This project focuses on predicting employee turnover using survival analysis techniques. The goal is to understand when and why employees leave an organization and to identify the factors influencing their decision to churn. The project employs various statistical and machine learning methods tailored for survival analysis, including Kaplan-Meier estimation, Cox Proportional Hazards Model (CoxPH), and Random Survival Forests.
The dataset comprises various employee attributes, including experience, age, gender, industry, profession, salary type (grey wage), and psychological scores (like extraversion, self-control, anxiety, etc.). Each record represents an employee and tracks their duration in the organization and whether they left (event of interest).
The project employs several steps and techniques:
- Data Preprocessing: Cleaning, handling missing values, and transforming categorical variables using one-hot encoding.
- Exploratory Data Analysis (EDA): Analyzing distributions, unique values, and correlations of features.
- Survival Analysis:
- Kaplan-Meier Estimation: To estimate survival functions and median survival time.

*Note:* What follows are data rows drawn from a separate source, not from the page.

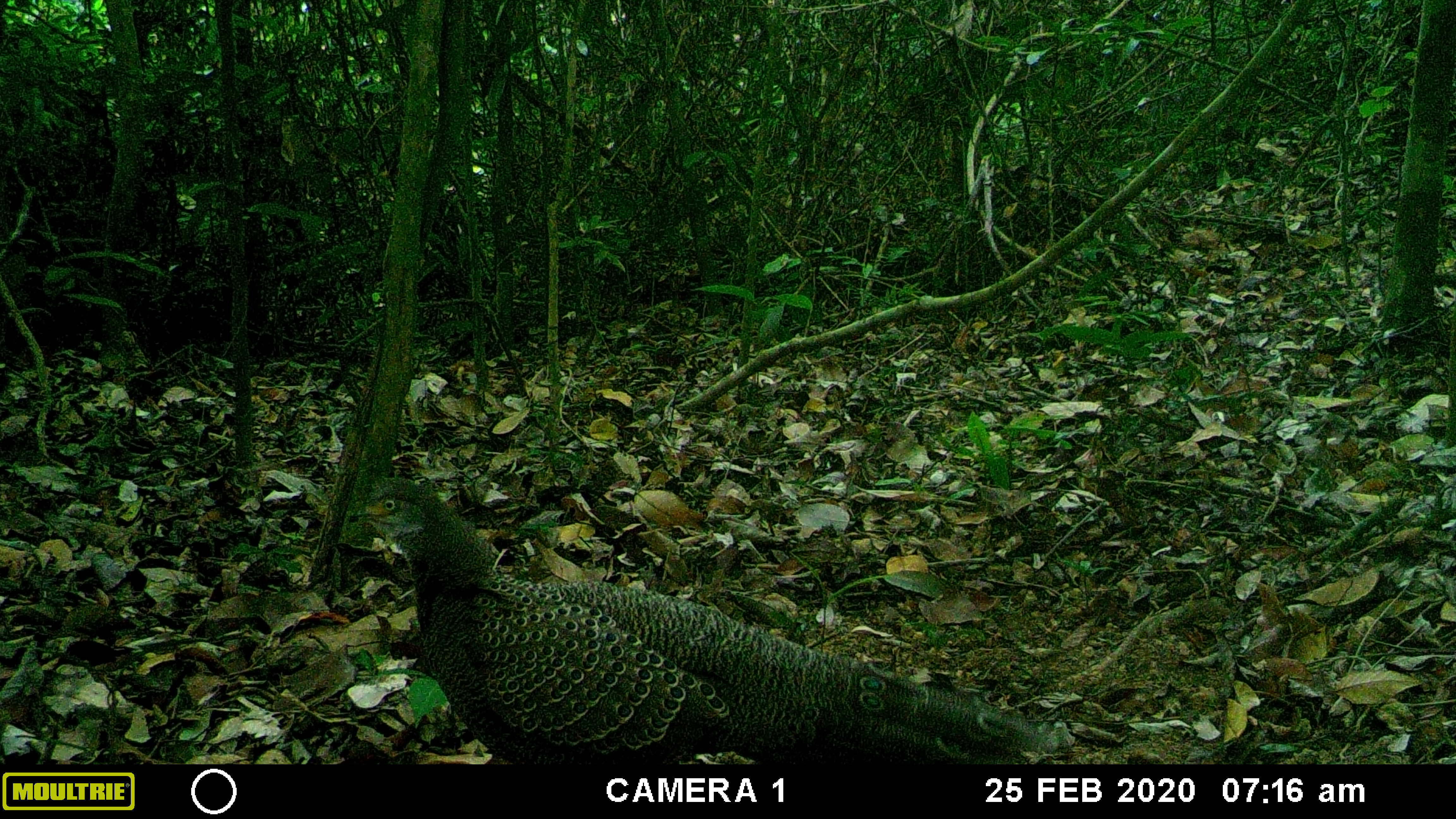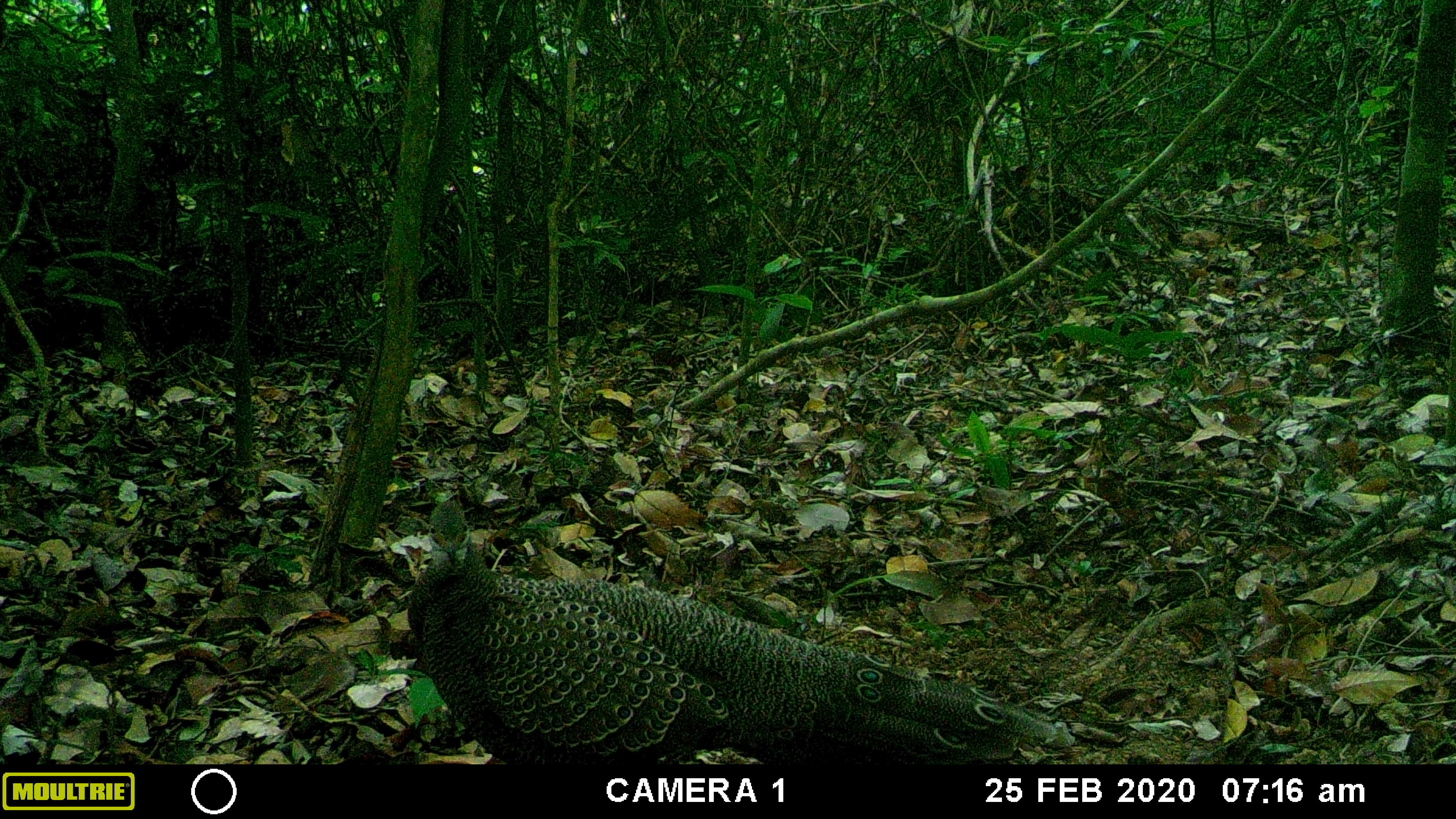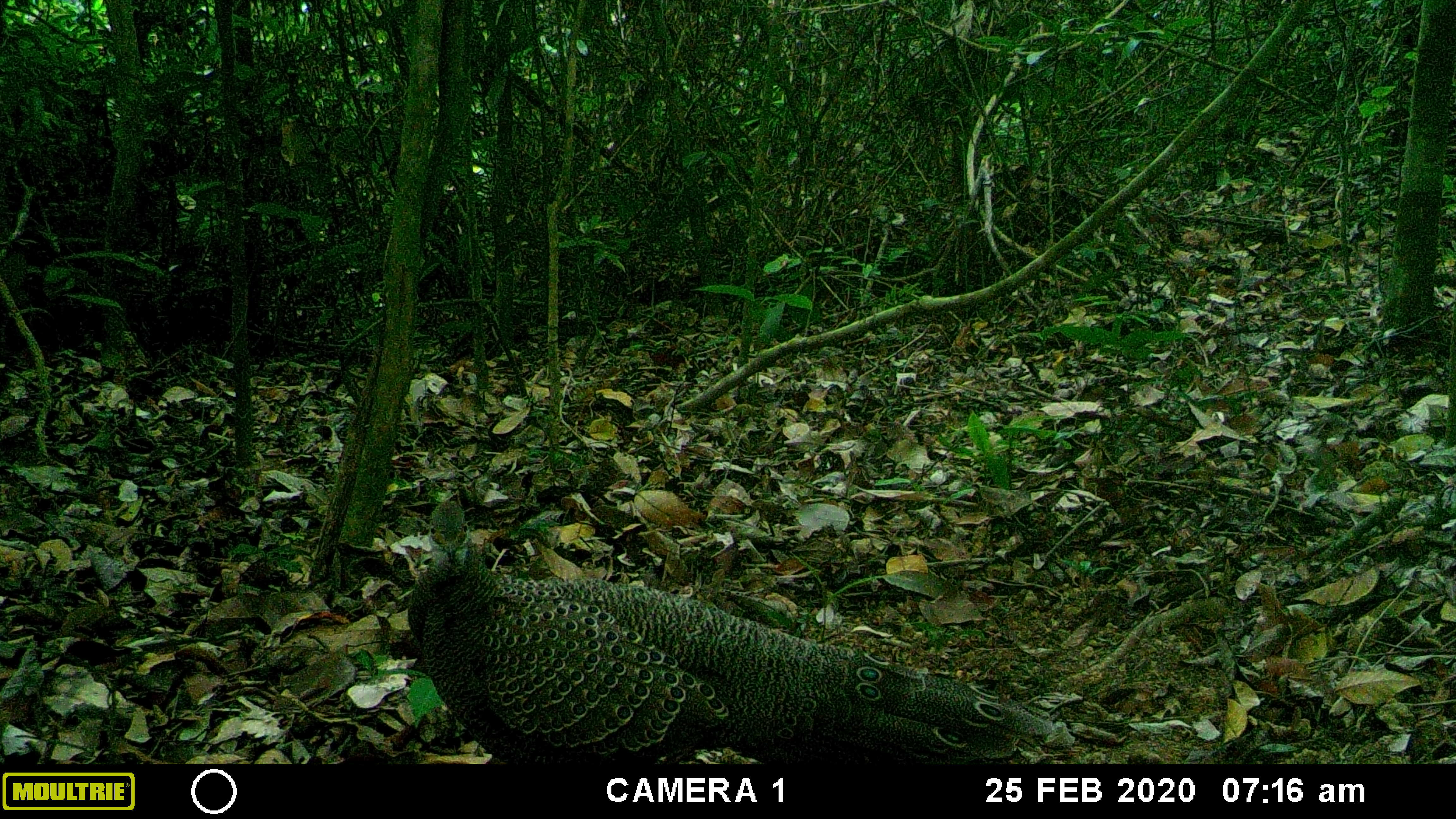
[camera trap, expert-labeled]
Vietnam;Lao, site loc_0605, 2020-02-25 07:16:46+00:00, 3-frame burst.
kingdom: Animalia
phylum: Chordata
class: Aves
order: Galliformes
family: Phasianidae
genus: Polyplectron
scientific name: Polyplectron bicalcaratum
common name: gray peacock-pheasant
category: grey peacock pheasant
Grey peacock pheasant (gray peacock-pheasant) (Polyplectron bicalcaratum). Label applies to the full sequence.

- Cox Proportional Hazards Model: For assessing the impact of various features on the hazard or risk of employee turnover.
- Weibull Model: To analyze the time-to-event data with a parametric approach.

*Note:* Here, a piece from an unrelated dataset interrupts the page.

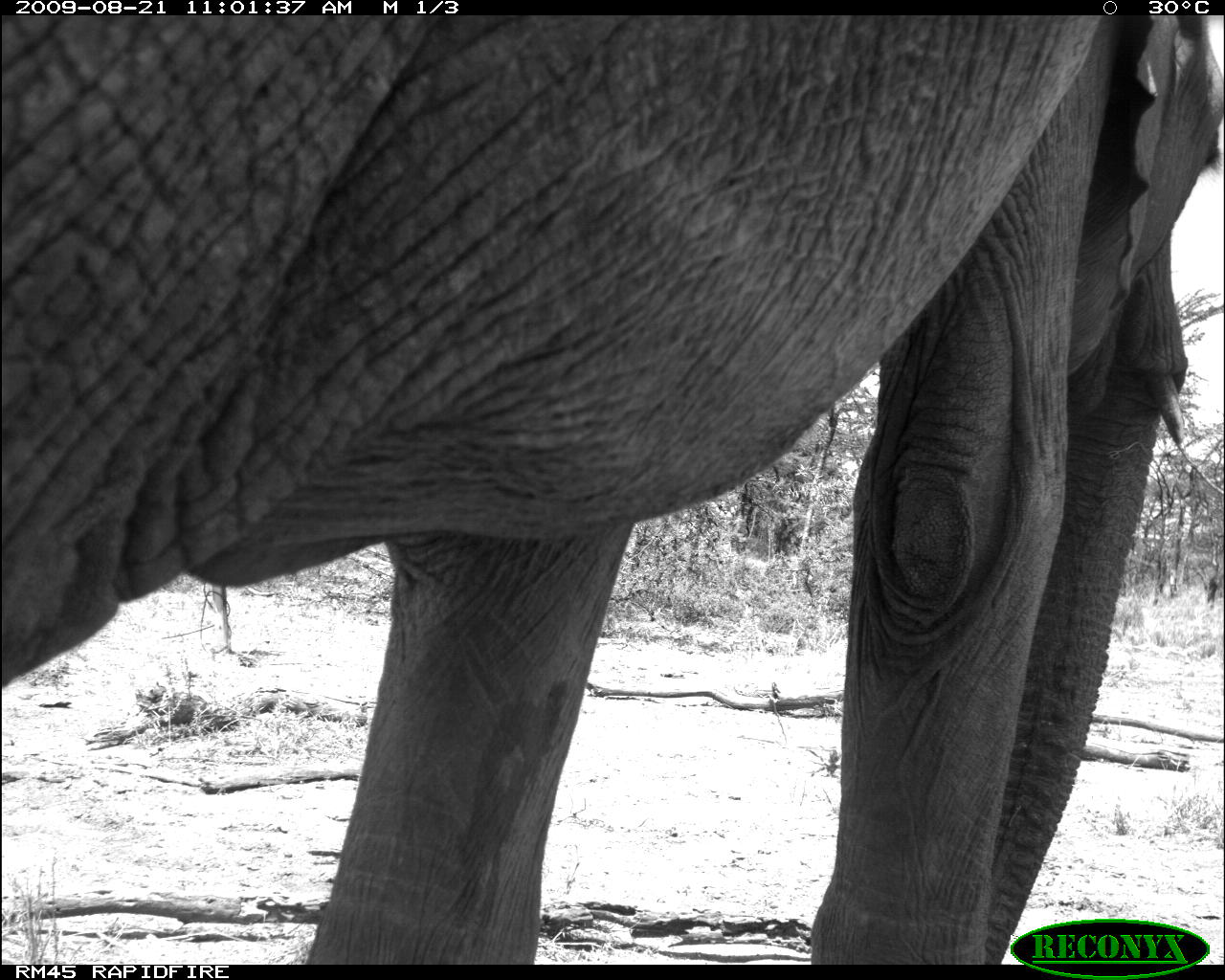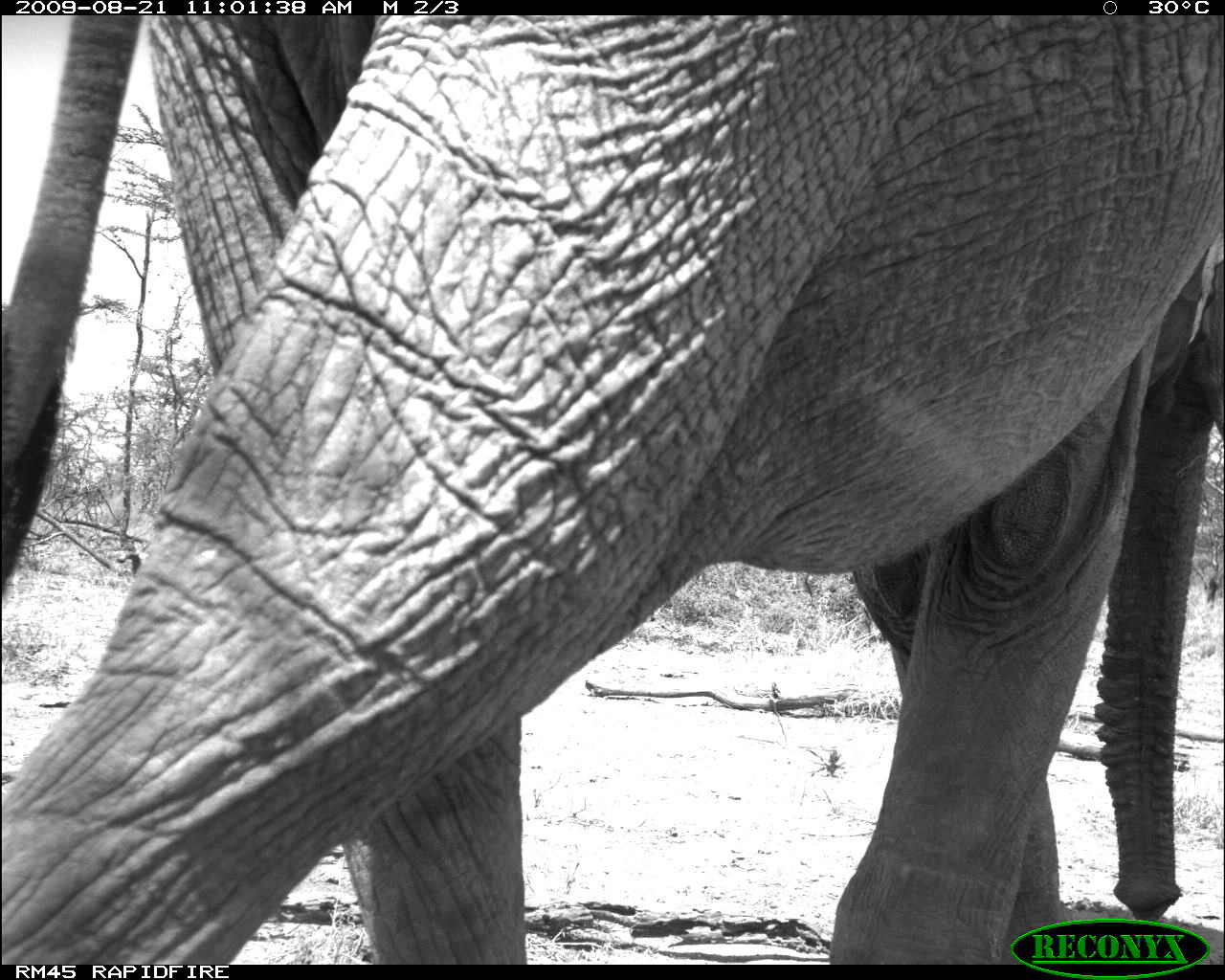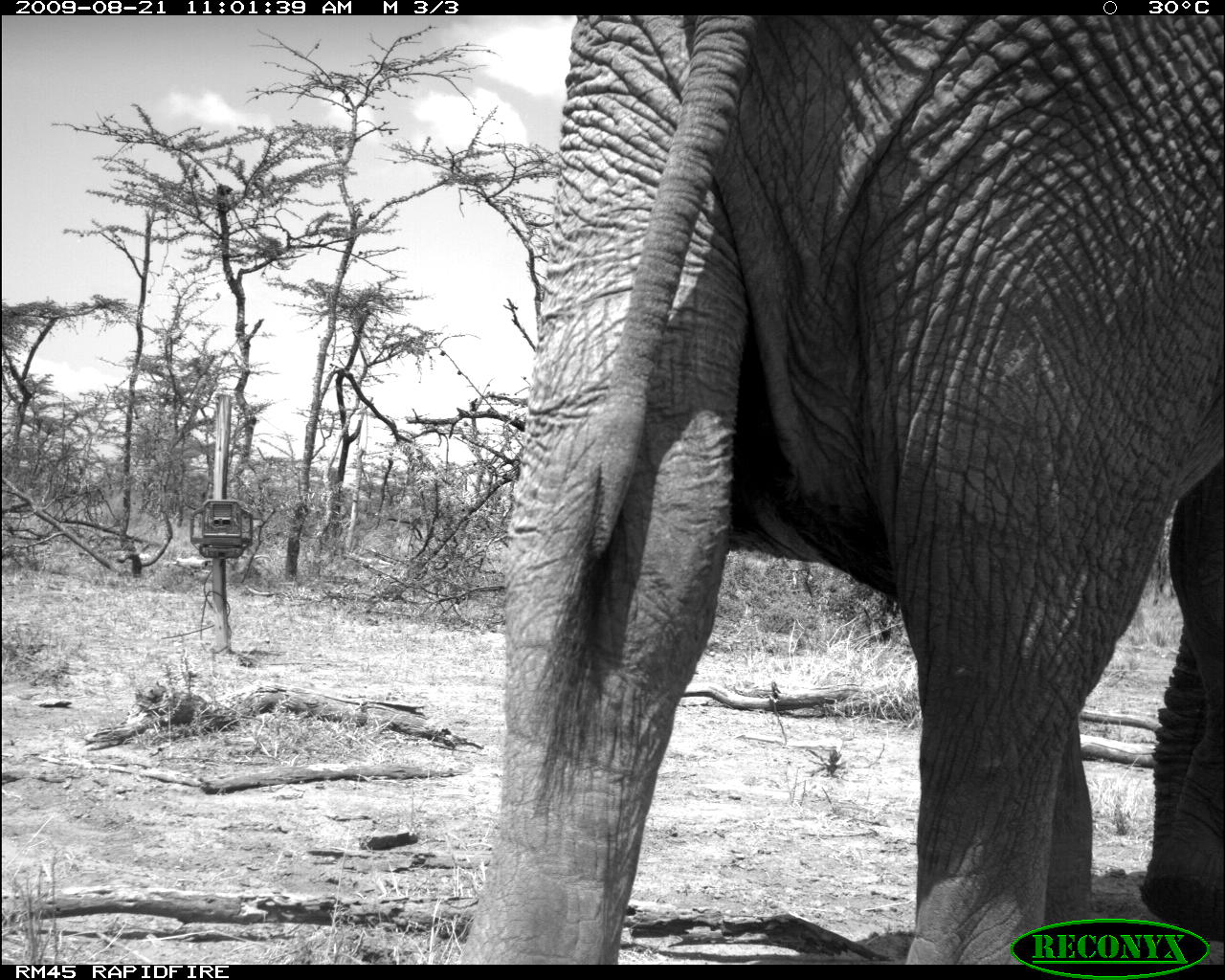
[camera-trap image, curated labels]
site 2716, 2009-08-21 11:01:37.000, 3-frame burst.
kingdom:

- Random Survival Forests: A non-parametric approach for survival analysis, providing insights into feature importance and survival probabilities.
The project includes the development of predictive models to estimate the likelihood of employee churn over time. The models are evaluated based on performance metrics like accuracy, AUC-ROC, and concordance index.
- Python
- Pandas for data manipulation
- NumPy for numerical computations
- Seaborn and Matplotlib for visualization
- Scikit-learn for machine learning models
- Lifelines library for survival analysis
The project concludes with key insights into factors leading to employee turnover and provides recommendations on how to improve employee retention. It highlights the importance of certain features and how they contribute to the risk of an employee leaving the organization.